The National aka The Loggers Times | November 5, 2018
POLICE are concerned that bad blood between a group of Highlanders and locals at the liquefied natural gas site in Gulf over a sorcery-related killing is posing a threat to the company.
Provincial police commander Inspector Silva Sika said the killing at an LNG site village had led to frequent rows and fighting, making it unsafe for the workers.
The deceased was originally from Lufa in Eastern Highlands.
“Police will be deployed again to the site to settle the situation and protect others from outside (the province) working there,” Sika said.
He said relatives of the deceased had attacked the suspect’s brother at the Wabo sub-station village.
Earlier they kidnapped four locals using guns and bush knives and destroyed gardens and crops. Police had settled the matter but trouble started again. Police said they had to make arrests but after few weeks tensions rose again between the groups.

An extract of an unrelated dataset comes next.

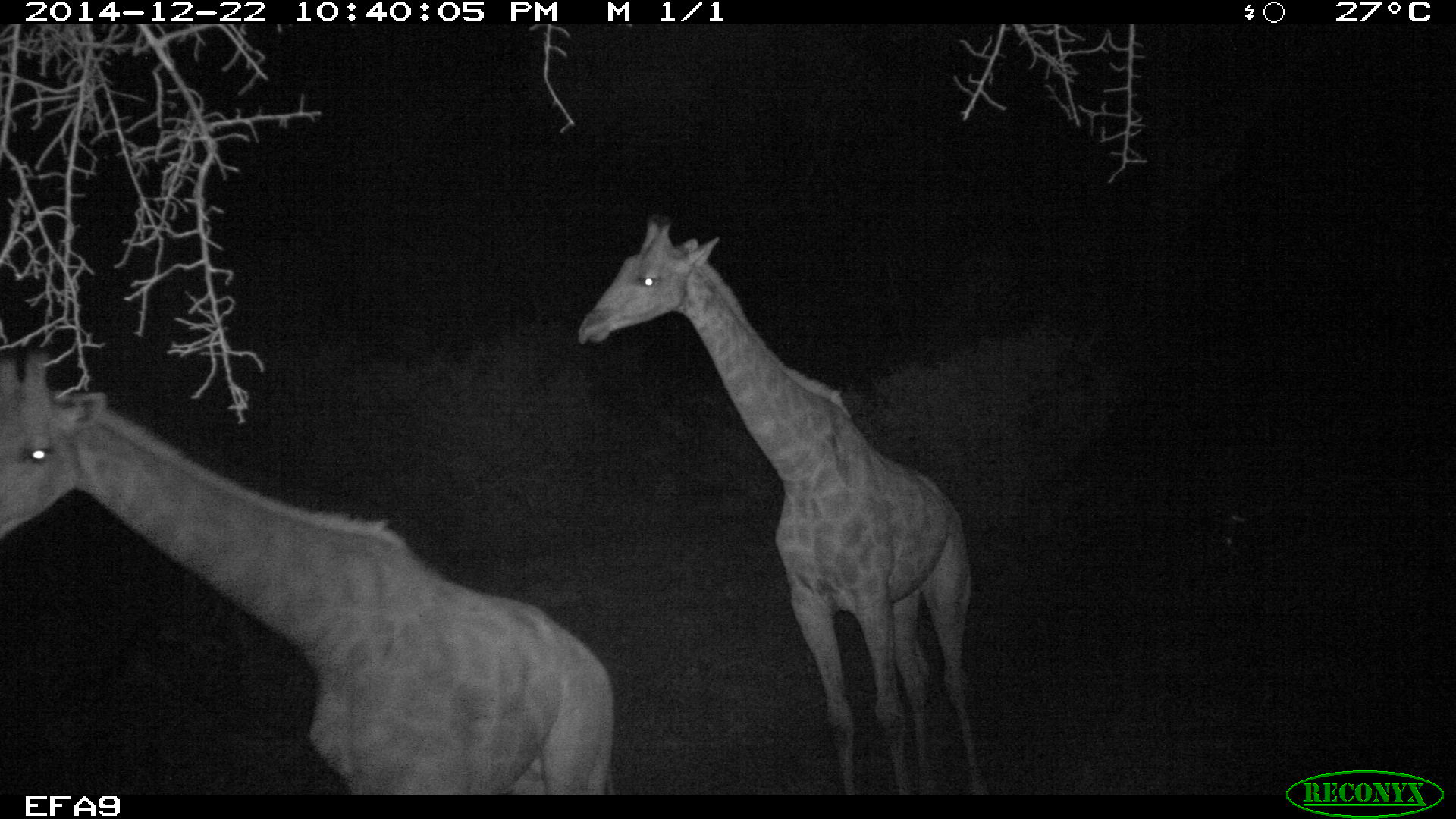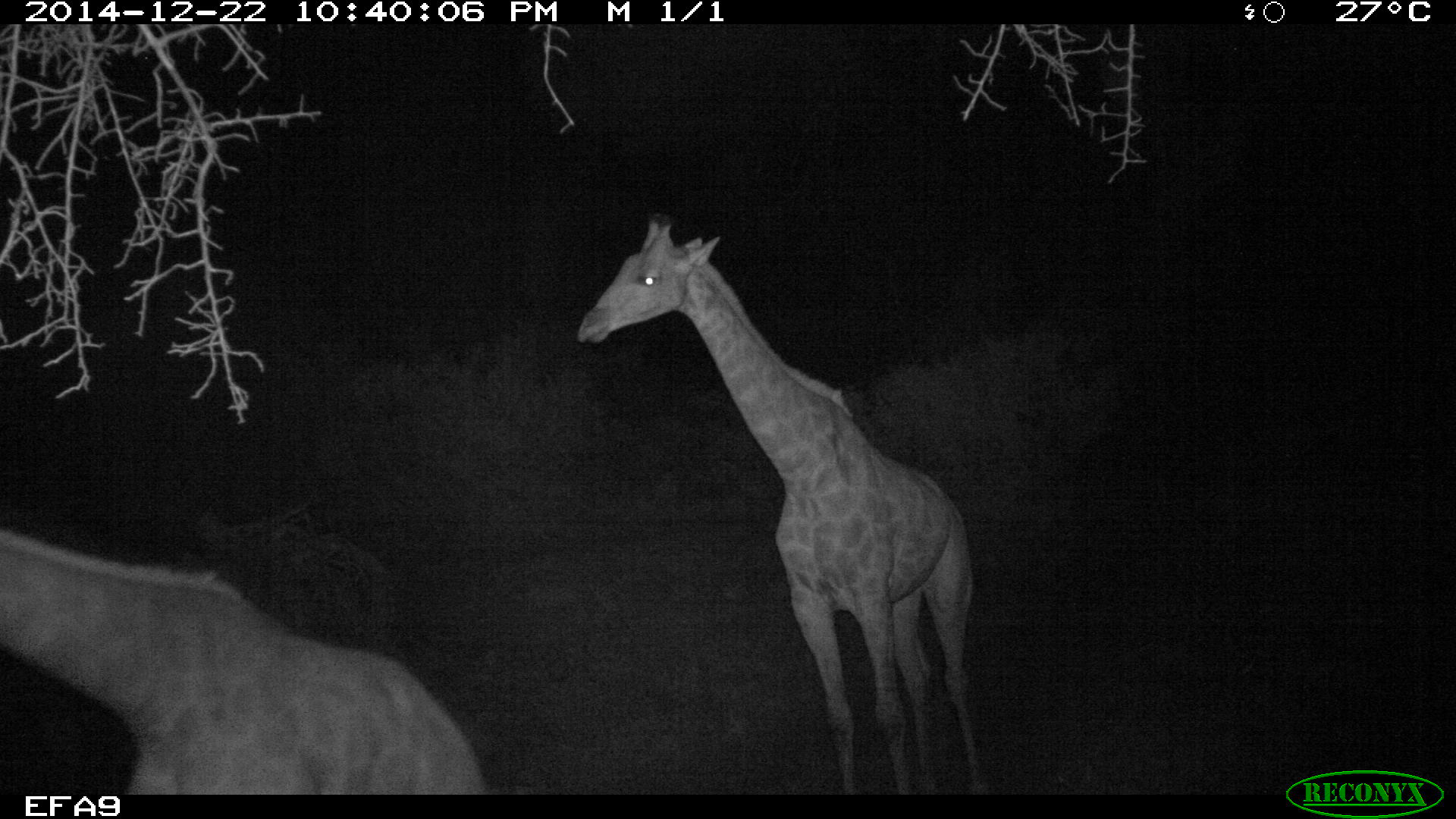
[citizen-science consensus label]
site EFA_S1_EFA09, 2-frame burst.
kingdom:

“I have done peace and agreements between the groups but it suddenly started again,” he said.
The deceased was found floating in the river near the village close to the LNG site.
At least one person out of 10 accused of sorcery has been killed and one-third were permanently injured, a joint study by three universities in three provinces revealed.
The research recorded 357 sorcery accusation cases from Enga, Bougainville and Port Moresby between January 2016 and October 2017.
There were 185 victims and at least 20 people killed, with a large number suffering permanent physical injuries. Australian National University Associate Professor Miranda Forsyth said the study was undertaken by the university, the PNG National Research Institute and Divine Word University supported by the Australian government through Pacific Women Shaping Pacific Development Programme.
Forsyth said of the cases identified in Enga, at least 37 per cent of the incidents resulted in killing through the use of torture, followed by seven per cent of cases in Bougainville and four per cent of cases in Port Moresby.
She said that four per cent of cases in Enga resulted in tribal fighting.
The study revealed that 63 per cent of the total in Enga resulted in major physical violence and so did 36 per cent in Bougainville and 31 per cent in Port Moresby,”
Sixty-seven per cent of the cases in Enga resulted in the burning of the accused, seven per cent in Bougainville and eight per cent in Port Moresby.
Other forms of accusation included forced imprisonment, damage of property, threats, minor physical violence and clothing removed.
The PNG government developed a comprehensive sorcery and witchcraft accusation-related violence (SARV) national action plan in 2015 to address the problem of sorcery accusation-related violence.
The Australian government is working in partnership with Papua New Guinea in all core areas through the Pacific Women Shaping Pacific Development Programmeand justice services and stability for development programmes.